Hello arze
\(\displaystyle A(x_1, y_1)\) and \(\displaystyle B(x_2, y_2)\) are the ends of the diameter of a circle. Show that the equation of the circle is:

\(\displaystyle (x-x_1)(x-x_2)+(y-y_1)(y-y_2)=1\).

If A and B are also points on the hyperbola \(\displaystyle xy=c^2\) and the circle on AB as diameter cuts the hyperbola again at C and D, prove that CD is a diameter of the hyperbola.

I can't prove the first part. I got:

\(\displaystyle (x-x_1)(x-x_2)+(y-y_1)(y-y_2)=0\), instead of the given equation. I found this from the midpoint of AB and half the length of AB.

Thanks!

You are right: the equation of the circle is \(\displaystyle (x-x_1)(x-x_2)+(y-y_1)(y-y_2)=0\). You can prove it in two lines.

Let \(\displaystyle P\;(x,y)\) be any point on the circle with diameter AB. Then, since the angle in a semicircle is a right-angle, AP and BP are perpendicular. So:\(\displaystyle \frac{y-y_1}{x-x_1}\cdot \frac{y-y_2}{x-x_2} = -1\)

\(\displaystyle \Rightarrow(x-x_1)(x-x_2)+(y-y_1)(y-y_2)=0\)

For the second part, note first that the rectangular hyperbola \(\displaystyle xy=c^2\) has rotational symmetry about the origin. Therefore the coordinates of the ends of a diameter will be of the form \(\displaystyle (\pm h,\pm k)\).
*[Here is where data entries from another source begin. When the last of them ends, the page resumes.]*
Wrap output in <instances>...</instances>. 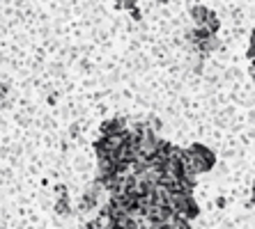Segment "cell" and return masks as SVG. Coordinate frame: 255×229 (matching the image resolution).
Masks as SVG:
<instances>
[{
  "label": "cell",
  "mask_w": 255,
  "mask_h": 229,
  "mask_svg": "<svg viewBox=\"0 0 255 229\" xmlns=\"http://www.w3.org/2000/svg\"><path fill=\"white\" fill-rule=\"evenodd\" d=\"M184 160H186V167L193 174H202V172H209L214 167L216 156L205 145H191L189 149H184Z\"/></svg>",
  "instance_id": "obj_1"
},
{
  "label": "cell",
  "mask_w": 255,
  "mask_h": 229,
  "mask_svg": "<svg viewBox=\"0 0 255 229\" xmlns=\"http://www.w3.org/2000/svg\"><path fill=\"white\" fill-rule=\"evenodd\" d=\"M191 21H193V25H198V28L209 30L212 35H216V32L221 30L219 14L212 12V9H207V7H202V5L191 7Z\"/></svg>",
  "instance_id": "obj_2"
},
{
  "label": "cell",
  "mask_w": 255,
  "mask_h": 229,
  "mask_svg": "<svg viewBox=\"0 0 255 229\" xmlns=\"http://www.w3.org/2000/svg\"><path fill=\"white\" fill-rule=\"evenodd\" d=\"M104 190V186H101L99 181L95 183V186H90L88 190H85V195L81 197V204H78V209L85 213H92L99 206V193Z\"/></svg>",
  "instance_id": "obj_3"
},
{
  "label": "cell",
  "mask_w": 255,
  "mask_h": 229,
  "mask_svg": "<svg viewBox=\"0 0 255 229\" xmlns=\"http://www.w3.org/2000/svg\"><path fill=\"white\" fill-rule=\"evenodd\" d=\"M127 129L125 119L120 117H113V119H106V122L101 124V135H113V133H122Z\"/></svg>",
  "instance_id": "obj_4"
},
{
  "label": "cell",
  "mask_w": 255,
  "mask_h": 229,
  "mask_svg": "<svg viewBox=\"0 0 255 229\" xmlns=\"http://www.w3.org/2000/svg\"><path fill=\"white\" fill-rule=\"evenodd\" d=\"M159 229H189V220L182 216H175L172 213L170 220H166L163 225H159Z\"/></svg>",
  "instance_id": "obj_5"
},
{
  "label": "cell",
  "mask_w": 255,
  "mask_h": 229,
  "mask_svg": "<svg viewBox=\"0 0 255 229\" xmlns=\"http://www.w3.org/2000/svg\"><path fill=\"white\" fill-rule=\"evenodd\" d=\"M55 211H58L60 216H67V213L71 211V204H69V197H67V193H62V197H58V204H55Z\"/></svg>",
  "instance_id": "obj_6"
},
{
  "label": "cell",
  "mask_w": 255,
  "mask_h": 229,
  "mask_svg": "<svg viewBox=\"0 0 255 229\" xmlns=\"http://www.w3.org/2000/svg\"><path fill=\"white\" fill-rule=\"evenodd\" d=\"M249 60L251 62L255 60V30L251 32V41H249Z\"/></svg>",
  "instance_id": "obj_7"
},
{
  "label": "cell",
  "mask_w": 255,
  "mask_h": 229,
  "mask_svg": "<svg viewBox=\"0 0 255 229\" xmlns=\"http://www.w3.org/2000/svg\"><path fill=\"white\" fill-rule=\"evenodd\" d=\"M5 94H7V87L2 85V82H0V106L5 103Z\"/></svg>",
  "instance_id": "obj_8"
},
{
  "label": "cell",
  "mask_w": 255,
  "mask_h": 229,
  "mask_svg": "<svg viewBox=\"0 0 255 229\" xmlns=\"http://www.w3.org/2000/svg\"><path fill=\"white\" fill-rule=\"evenodd\" d=\"M251 197H253V204H255V183H253V190H251Z\"/></svg>",
  "instance_id": "obj_9"
},
{
  "label": "cell",
  "mask_w": 255,
  "mask_h": 229,
  "mask_svg": "<svg viewBox=\"0 0 255 229\" xmlns=\"http://www.w3.org/2000/svg\"><path fill=\"white\" fill-rule=\"evenodd\" d=\"M159 2H168V0H159Z\"/></svg>",
  "instance_id": "obj_10"
}]
</instances>
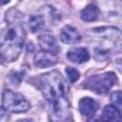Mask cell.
<instances>
[{
    "label": "cell",
    "mask_w": 122,
    "mask_h": 122,
    "mask_svg": "<svg viewBox=\"0 0 122 122\" xmlns=\"http://www.w3.org/2000/svg\"><path fill=\"white\" fill-rule=\"evenodd\" d=\"M40 88L51 106V116L58 121L66 116L69 110V86L62 74L57 71H49L41 76Z\"/></svg>",
    "instance_id": "6da1fadb"
},
{
    "label": "cell",
    "mask_w": 122,
    "mask_h": 122,
    "mask_svg": "<svg viewBox=\"0 0 122 122\" xmlns=\"http://www.w3.org/2000/svg\"><path fill=\"white\" fill-rule=\"evenodd\" d=\"M26 38L24 27L19 23H10L0 33V60L3 63L15 61L23 49Z\"/></svg>",
    "instance_id": "7a4b0ae2"
},
{
    "label": "cell",
    "mask_w": 122,
    "mask_h": 122,
    "mask_svg": "<svg viewBox=\"0 0 122 122\" xmlns=\"http://www.w3.org/2000/svg\"><path fill=\"white\" fill-rule=\"evenodd\" d=\"M117 82V77L114 72L109 71L98 75H92L87 79L84 83V87L89 89L95 93L104 94L108 92V91L115 85Z\"/></svg>",
    "instance_id": "3957f363"
},
{
    "label": "cell",
    "mask_w": 122,
    "mask_h": 122,
    "mask_svg": "<svg viewBox=\"0 0 122 122\" xmlns=\"http://www.w3.org/2000/svg\"><path fill=\"white\" fill-rule=\"evenodd\" d=\"M3 108L10 112H25L30 108V102L20 93L5 90L2 94Z\"/></svg>",
    "instance_id": "277c9868"
},
{
    "label": "cell",
    "mask_w": 122,
    "mask_h": 122,
    "mask_svg": "<svg viewBox=\"0 0 122 122\" xmlns=\"http://www.w3.org/2000/svg\"><path fill=\"white\" fill-rule=\"evenodd\" d=\"M38 43H39L41 49L43 50V51H47V52L55 54L59 51V47H58V44H57L54 36L50 33H44V34L40 35L38 38Z\"/></svg>",
    "instance_id": "5b68a950"
},
{
    "label": "cell",
    "mask_w": 122,
    "mask_h": 122,
    "mask_svg": "<svg viewBox=\"0 0 122 122\" xmlns=\"http://www.w3.org/2000/svg\"><path fill=\"white\" fill-rule=\"evenodd\" d=\"M57 63V57L55 54L47 52V51H40L35 54L34 56V65L38 68H47L53 66Z\"/></svg>",
    "instance_id": "8992f818"
},
{
    "label": "cell",
    "mask_w": 122,
    "mask_h": 122,
    "mask_svg": "<svg viewBox=\"0 0 122 122\" xmlns=\"http://www.w3.org/2000/svg\"><path fill=\"white\" fill-rule=\"evenodd\" d=\"M60 39L66 44H76L81 40V35L73 27L66 26L61 30Z\"/></svg>",
    "instance_id": "52a82bcc"
},
{
    "label": "cell",
    "mask_w": 122,
    "mask_h": 122,
    "mask_svg": "<svg viewBox=\"0 0 122 122\" xmlns=\"http://www.w3.org/2000/svg\"><path fill=\"white\" fill-rule=\"evenodd\" d=\"M68 59L76 64H81L89 60L90 53L85 48H72L67 52Z\"/></svg>",
    "instance_id": "ba28073f"
},
{
    "label": "cell",
    "mask_w": 122,
    "mask_h": 122,
    "mask_svg": "<svg viewBox=\"0 0 122 122\" xmlns=\"http://www.w3.org/2000/svg\"><path fill=\"white\" fill-rule=\"evenodd\" d=\"M98 109V104L95 100L90 97H84L79 101V110L82 114L92 116Z\"/></svg>",
    "instance_id": "9c48e42d"
},
{
    "label": "cell",
    "mask_w": 122,
    "mask_h": 122,
    "mask_svg": "<svg viewBox=\"0 0 122 122\" xmlns=\"http://www.w3.org/2000/svg\"><path fill=\"white\" fill-rule=\"evenodd\" d=\"M101 120L103 122H121L120 111L112 105H108L103 109Z\"/></svg>",
    "instance_id": "30bf717a"
},
{
    "label": "cell",
    "mask_w": 122,
    "mask_h": 122,
    "mask_svg": "<svg viewBox=\"0 0 122 122\" xmlns=\"http://www.w3.org/2000/svg\"><path fill=\"white\" fill-rule=\"evenodd\" d=\"M99 15V10L95 5H88L81 11V19L86 22L94 21Z\"/></svg>",
    "instance_id": "8fae6325"
},
{
    "label": "cell",
    "mask_w": 122,
    "mask_h": 122,
    "mask_svg": "<svg viewBox=\"0 0 122 122\" xmlns=\"http://www.w3.org/2000/svg\"><path fill=\"white\" fill-rule=\"evenodd\" d=\"M45 25L44 17L40 14H32L29 19V27L32 32L40 31Z\"/></svg>",
    "instance_id": "7c38bea8"
},
{
    "label": "cell",
    "mask_w": 122,
    "mask_h": 122,
    "mask_svg": "<svg viewBox=\"0 0 122 122\" xmlns=\"http://www.w3.org/2000/svg\"><path fill=\"white\" fill-rule=\"evenodd\" d=\"M66 73H67V76H68L69 81L71 82V83L77 81L79 79V77H80L79 71L76 69H74V68H69L68 67L66 69Z\"/></svg>",
    "instance_id": "4fadbf2b"
},
{
    "label": "cell",
    "mask_w": 122,
    "mask_h": 122,
    "mask_svg": "<svg viewBox=\"0 0 122 122\" xmlns=\"http://www.w3.org/2000/svg\"><path fill=\"white\" fill-rule=\"evenodd\" d=\"M121 99H122V97H121V92L120 91L113 92L111 95V102L112 103V106H114L118 110L121 108Z\"/></svg>",
    "instance_id": "5bb4252c"
},
{
    "label": "cell",
    "mask_w": 122,
    "mask_h": 122,
    "mask_svg": "<svg viewBox=\"0 0 122 122\" xmlns=\"http://www.w3.org/2000/svg\"><path fill=\"white\" fill-rule=\"evenodd\" d=\"M88 122H103V121L98 119V118H96V117H92V118H90L88 120Z\"/></svg>",
    "instance_id": "9a60e30c"
},
{
    "label": "cell",
    "mask_w": 122,
    "mask_h": 122,
    "mask_svg": "<svg viewBox=\"0 0 122 122\" xmlns=\"http://www.w3.org/2000/svg\"><path fill=\"white\" fill-rule=\"evenodd\" d=\"M5 111H6V110H5L3 107H0V119L5 115Z\"/></svg>",
    "instance_id": "2e32d148"
},
{
    "label": "cell",
    "mask_w": 122,
    "mask_h": 122,
    "mask_svg": "<svg viewBox=\"0 0 122 122\" xmlns=\"http://www.w3.org/2000/svg\"><path fill=\"white\" fill-rule=\"evenodd\" d=\"M17 122H33V120H30V119H22V120H19Z\"/></svg>",
    "instance_id": "e0dca14e"
}]
</instances>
So, in order to prove that the other points of intersection are at opposite ends of a diameter, all we need show is that their \(\displaystyle x\)-coordinates (and therefore their \(\displaystyle y\)-coordinates) differ only in sign.

Now for any point \(\displaystyle (h,k)\) on the hyperbola:\(\displaystyle k = \frac{c^2}{h}\) ...(1)

and, in particular:\(\displaystyle y_1 = \frac{c^2}{x_1}\) ...(2)

and\(\displaystyle y_2 = \frac{c^2}{x_2}\) ...(3)

If \(\displaystyle (h,k)\) also lies on the circle, then:\(\displaystyle (h-x_1)(h-x_2)+(k-y_1)(k-y_2)=0\)

So, from (1), (2) and (3), \(\displaystyle h\) satisfies the equation:\(\displaystyle (h-x_1)(h-x_2)+\left(\frac{c^2}{h}-\frac{c^2}{x_1}\right)\left(\frac{c^2}{h}-\frac{c^2}{x_2}\right)=0\)

\(\displaystyle \Rightarrow (h-x_1)(h-x_2)+\frac{c^4}{x_1x_2h^2}(x_1-h)(x_2-h)=0\)

\(\displaystyle \Rightarrow (h-x_1)(h-x_2)\left(1+\frac{c^4}{x_1x_2h^2}\right)=0\)

So the four roots of this equation are given by:\(\displaystyle h = x_1, \;x_2,\; \pm\frac{c^2}{\sqrt{-x_1x_2}}\)

The last two roots differ only in sign, thus proving that the third and fourth points of intersection lie at the ends of a diameter of the hyperbola.

Grandad